КРАТКОЕ ЗАДАНИЕ
Напишите продолжение текста об интервью с ведущим, начав сразу после его последней фразы.

Ведущий оказался очень приятным мужчиной, который, как выяснилось, в студенческие годы жил всего в нескольких кварталах от моего дома в Торонто — я тогда обреталась где-то еще, переживая позор после первой раздачи автографов в Эдмонтоне. Мы непринужденно болтали, обсуждая международную обстановку и прочие темы, пока он не пригвоздил меня к месту вопросом на букву «ф»: «Вы считаете себя феминисткой?» Я тут же свечой отбила мяч через сетку («Женщины тоже люди, не так ли?»), но интервьюер нанес коварный удар. Виной всему были ресницы: из-за их частокола я прозевала атаку.

— Ощущаете ли вы свою женственность? — спросил он.

СОСТАВ НАБОРА ДАННЫХ
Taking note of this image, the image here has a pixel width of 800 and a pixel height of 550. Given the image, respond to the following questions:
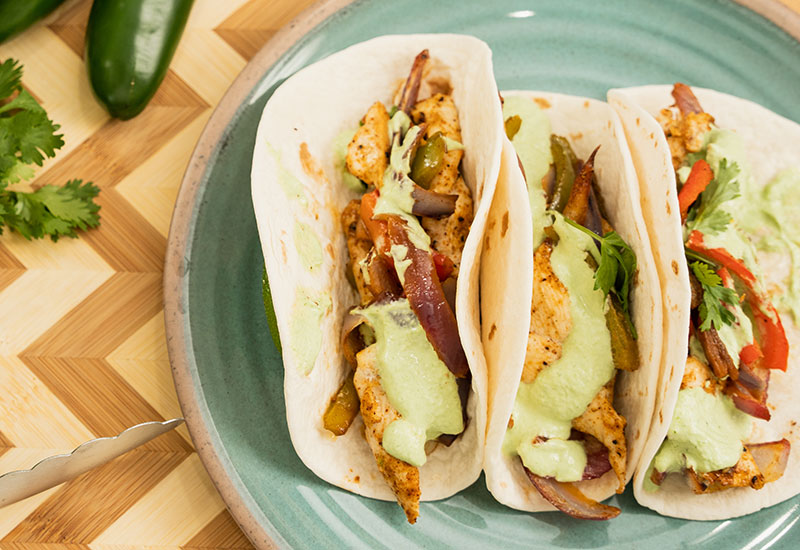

ОТВЕТ К ЗАДАНИЮ
Все порядочные канадские дамы средних лет испытывают смущение, когда мексиканец-телеведущий, да еще моложе их, задает подобный вопрос. По крайней мере я смутилась изрядно.

— В моем-то возрасте? — брякнула я. Подтекст: о том же самом меня спрашивали в 1969 году, во время моего публичного позора в Эдмонтоне, и спустя тридцать четыре года я вовсе не обязана выслушивать это снова! Но чего я могла ожидать с такими ресницами?

— Конечно, а почему бы и нет? — удивился ведущий.

Я удержалась от объяснений. Я не сказала: «Черт возьми, мне стукнуло шестьдесят три, по-вашему, я все еще должна одеваться в розовые платья с оборочками?» Я не сказала: «Ощущаю ли я себя женщиной? А может, кошечкой, приятель? Рр-ррр, мяу». Я не сказала: «Это нескромный вопрос».

Похлопав ресницами, я произнесла:

— Об этом вам следует спрашивать не меня. Спросите лучше мужчин, которые встречались мне в жизни. — Намек на то, что их было великое множество. — Точно так же и я спросила бы ваших знакомых женщин, настоящий ли вы мужчина. Они открыли бы мне всю правду.

Рекламная пауза.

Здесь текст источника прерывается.